Because the client's page table does not have an exception, fname (WALK_ADDR) returns 1, and the next thing that is empty for the Shadow page table entry will continue to be handled by VMM.

h) The VMM iterates through the Shadow page table, when it walks to the last level of the page table entry and discovers that the page table entry is empty, the GFN of the client physical page is converted to PFN, the PFN is populated to the addr portion of the page table entry, and P and a position 1. If it is a write operation, and the D-bit in the client's last-level page table entry is not set to 1, you also need to clear the r/w of the page table entry by 0 to make the page read-only and capture the D-bit modification when a write operation occurs.

Client Free page:

When a client frees a page, it empties the page table entry in the client, executes the INVLPG instruction, invalidates the bar mapping in the TLB, and can be set in the VM run control domain, generating vm-exit when the client executes INVLPG. After generating Vm-exit, VMM can obtain the client virtual address to be invalidated, and through the virtual Address and Shadow page table, the corresponding Shadow page table entry can be found and then emptied.
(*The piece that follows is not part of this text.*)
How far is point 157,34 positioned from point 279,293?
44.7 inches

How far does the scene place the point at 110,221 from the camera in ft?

Virtualization--Shadow page table

Contact Us

The content source of this page is from Internet, which doesn't represent Alibaba Cloud's opinion; products and services mentioned on that page don't have any relationship with Alibaba Cloud. If the content of the page makes you feel confusing, please write us an email, we will handle the problem within 5 days after receiving your email.

If you find any instances of plagiarism from the community, please send an email to: info-contact@alibabacloud.com and provide relevant evidence. A staff member will contact you within 5 working days.

A Free Trial That Lets You Build Big!

Start building with 50+ products and up to 12 months usage for Elastic Compute Service

  • Sales Support

    1 on 1 presale consultation

  • After-Sales Support

    24/7 Technical Support 6 Free Tickets per Quarter Faster Response

  • Alibaba Cloud offers highly flexible support services tailored to meet your exact needs.